Here’s a tweet I’d like to show you to illustrate the genius of Zappos customer service:
Notice how they also obviously monitor the brand name (“Zappos” is used without a Twitter handle) and notice how they take every opportunity to attract attention. The tweet wasn’t even about the company – its author probably has no idea Zappos exists – and yet, the brand replies and does it in a funny way. Wouldn’t you want to check out what they are? And then maybe remember them when you need new shoes? That’s when the line between customer care and customer acquisition becomes rather vague.
First, I genuinely hope these examples inspire you to look differently at social media customer care. Customer care isn’t just about sending a ready-made answer to tons of unhappy customers, it can also be a creative and entertaining process, both for you and your customers.
Second, inspiration is important, but let’s summarize some key lessons from these examples:
- Monitor your brand name and the names of your products on social media.

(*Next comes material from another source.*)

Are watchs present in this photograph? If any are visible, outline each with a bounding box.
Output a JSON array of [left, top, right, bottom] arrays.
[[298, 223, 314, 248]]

- Make use of internet culture: when engaging with customers, remember that you can use memes, viral video, emojis, GIFs, and other attributes to make the conversation more entertaining and attention-grabbing. Do it when appropriate, of course.
- Be funny or hire someone with a sense of humor to do the job. Often enough, you just have to make your customer (or the ones watching) laugh.
- Remember, putting customer service first doesn’t necessarily mean you can’t take a chance to promote your product. A link to your best or hottest products might attract new clients when placed smartly.
- Consider creating separate social pages for different kinds of customer service.